* Given text
Rivaling the celebrity “quotient” of the Chefs were the notable cookbook authors in the house, including:

-Dorie Greenspan, Cat Cora and Alan Richman.

Earlier in the day, while holding court at the head of the table at the “Editors-at-Lunch” Series at Sensi, Alan proclaimed that the “first five people who buy my book,” (“Fork it Over,” published by Harper Collins), would be given the opportunity to “accompany me on a restaurant review in New York.” There were chuckles at the lunch table-but I doubt few of the guests were seriously considering taking Alan up on his offer. I was.

Alan didn’t promise to pay for airfare, hotel and taxicab, but that didn’t really matter to me. If I could be first in line to snag the chance to dine with one of the top Food Writer’s in America on his home turf I wasn’t going to miss out.

After entering the event on the “blue carpet,” (the “red” carpet had not been rolled out for my arrival), into the Grand Tasting, I went straight for the “cookbook” corner to buy a copy of “Fork it Over.” As I gladly handed over my cash, someone tapped me on the shoulder from behind. It was Alan. I almost said “Oh, Shit” (maybe I did), I was so surprised.

* Exercise inputs
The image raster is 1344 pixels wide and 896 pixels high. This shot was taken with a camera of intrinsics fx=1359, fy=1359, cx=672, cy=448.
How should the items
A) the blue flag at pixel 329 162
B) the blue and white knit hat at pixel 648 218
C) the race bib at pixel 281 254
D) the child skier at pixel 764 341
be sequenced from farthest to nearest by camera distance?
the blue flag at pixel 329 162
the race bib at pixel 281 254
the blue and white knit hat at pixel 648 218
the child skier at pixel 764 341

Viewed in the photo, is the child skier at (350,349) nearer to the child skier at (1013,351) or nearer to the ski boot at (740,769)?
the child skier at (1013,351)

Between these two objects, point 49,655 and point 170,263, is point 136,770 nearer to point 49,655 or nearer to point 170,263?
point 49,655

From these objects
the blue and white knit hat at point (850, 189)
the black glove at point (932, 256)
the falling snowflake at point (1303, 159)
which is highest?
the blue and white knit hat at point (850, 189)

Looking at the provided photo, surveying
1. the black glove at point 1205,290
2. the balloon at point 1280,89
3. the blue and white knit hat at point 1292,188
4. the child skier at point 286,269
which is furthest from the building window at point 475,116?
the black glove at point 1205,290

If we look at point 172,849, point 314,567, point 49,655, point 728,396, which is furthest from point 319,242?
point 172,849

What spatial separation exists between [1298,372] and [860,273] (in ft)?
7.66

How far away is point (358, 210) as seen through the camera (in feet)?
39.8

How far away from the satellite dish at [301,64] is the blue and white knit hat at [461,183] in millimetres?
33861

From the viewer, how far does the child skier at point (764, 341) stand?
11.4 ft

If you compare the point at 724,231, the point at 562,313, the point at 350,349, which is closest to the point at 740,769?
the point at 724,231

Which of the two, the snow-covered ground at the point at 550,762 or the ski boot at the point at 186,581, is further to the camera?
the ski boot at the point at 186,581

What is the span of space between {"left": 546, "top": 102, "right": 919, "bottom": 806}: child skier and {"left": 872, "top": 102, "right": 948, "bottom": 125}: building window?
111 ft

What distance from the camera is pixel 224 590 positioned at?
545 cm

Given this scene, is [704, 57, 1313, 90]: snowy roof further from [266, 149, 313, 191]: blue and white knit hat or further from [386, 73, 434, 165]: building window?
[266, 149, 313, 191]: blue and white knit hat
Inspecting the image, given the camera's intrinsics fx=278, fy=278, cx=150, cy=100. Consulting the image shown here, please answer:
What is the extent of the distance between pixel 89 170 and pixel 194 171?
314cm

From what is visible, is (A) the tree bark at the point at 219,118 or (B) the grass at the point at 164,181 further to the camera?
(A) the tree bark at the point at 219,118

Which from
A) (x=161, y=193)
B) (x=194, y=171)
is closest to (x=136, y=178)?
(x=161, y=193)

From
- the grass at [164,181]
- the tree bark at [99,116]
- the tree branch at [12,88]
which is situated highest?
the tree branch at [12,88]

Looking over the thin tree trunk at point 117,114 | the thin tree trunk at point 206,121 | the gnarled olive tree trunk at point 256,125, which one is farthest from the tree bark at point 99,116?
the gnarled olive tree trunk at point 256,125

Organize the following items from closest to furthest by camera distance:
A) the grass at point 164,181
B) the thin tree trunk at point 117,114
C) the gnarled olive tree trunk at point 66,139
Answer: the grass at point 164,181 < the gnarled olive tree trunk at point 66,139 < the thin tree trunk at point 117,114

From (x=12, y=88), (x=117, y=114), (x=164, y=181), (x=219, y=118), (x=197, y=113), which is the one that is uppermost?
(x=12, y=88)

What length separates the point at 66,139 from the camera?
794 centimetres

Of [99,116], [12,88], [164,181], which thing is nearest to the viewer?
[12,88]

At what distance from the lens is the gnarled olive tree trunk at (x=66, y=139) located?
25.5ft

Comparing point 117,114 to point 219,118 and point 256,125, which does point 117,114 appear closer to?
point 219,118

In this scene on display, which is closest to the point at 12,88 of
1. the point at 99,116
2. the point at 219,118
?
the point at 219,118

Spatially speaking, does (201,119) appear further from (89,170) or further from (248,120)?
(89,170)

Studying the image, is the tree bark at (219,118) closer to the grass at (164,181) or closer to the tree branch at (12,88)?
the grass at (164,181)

* Actions to take
[A] Alter the listing from the line containing "that is uppermost?" through the last line of the listing, changing "lens" to "camera" and leaving everything else as it is. Give only those lines.
[B] Carry on the account of the food event with the cookbook authors from the point where it stops.
The text and the listing have no connection to each other.

* Answers to the problems
[A]
From (x=12, y=88), (x=117, y=114), (x=164, y=181), (x=219, y=118), (x=197, y=113), which is the one that is uppermost?
(x=12, y=88)

What length separates the point at 66,139 from the camera?
794 centimetres

Of [99,116], [12,88], [164,181], which thing is nearest to the viewer?
[12,88]

At what distance from the camera is the gnarled olive tree trunk at (x=66, y=139) located?
25.5ft

Comparing point 117,114 to point 219,118 and point 256,125, which does point 117,114 appear closer to?
point 219,118

In this scene on display, which is closest to the point at 12,88 of
1. the point at 99,116
2. the point at 219,118
?
the point at 219,118

Spatially speaking, does (201,119) appear further from (89,170) or further from (248,120)?
(89,170)

Studying the image, is the tree bark at (219,118) closer to the grass at (164,181) or closer to the tree branch at (12,88)?
the grass at (164,181)

[B]
Luckily, I hadn’t yet had any time to eat-because if my tummy was full, I probably would have lost that plate of tapas. I was caught with my hand in the cookie-jar, attempting to quietly be the first person at the event to buy “Fork it Over.” My plan was to wait off to the corner, out of eyesight, until Alan appeared on “stage” for his book signing. Then I’d pop out from stage left and say “aha, I’m first, I’m first, I get to eat with Richman in New York!” When Alan saw me buying his book the plan was exposed—and it was, quite literally, one of the most delightful surprises during my time in Las Vegas. As far as I know, the offer is still on the table.

After spending some time perusing the displays, it became very clear that this was not going to be your average catered affair of limpid asparagus and cold chicken.

Each restaurant maintained a “station” featuring samples of the most popular dishes from their restaurants. Hats off to the designers and planners from Bon Appetit who created these lovely signs at each booth that noted the Restaurant, the Chef and the dish served this evening.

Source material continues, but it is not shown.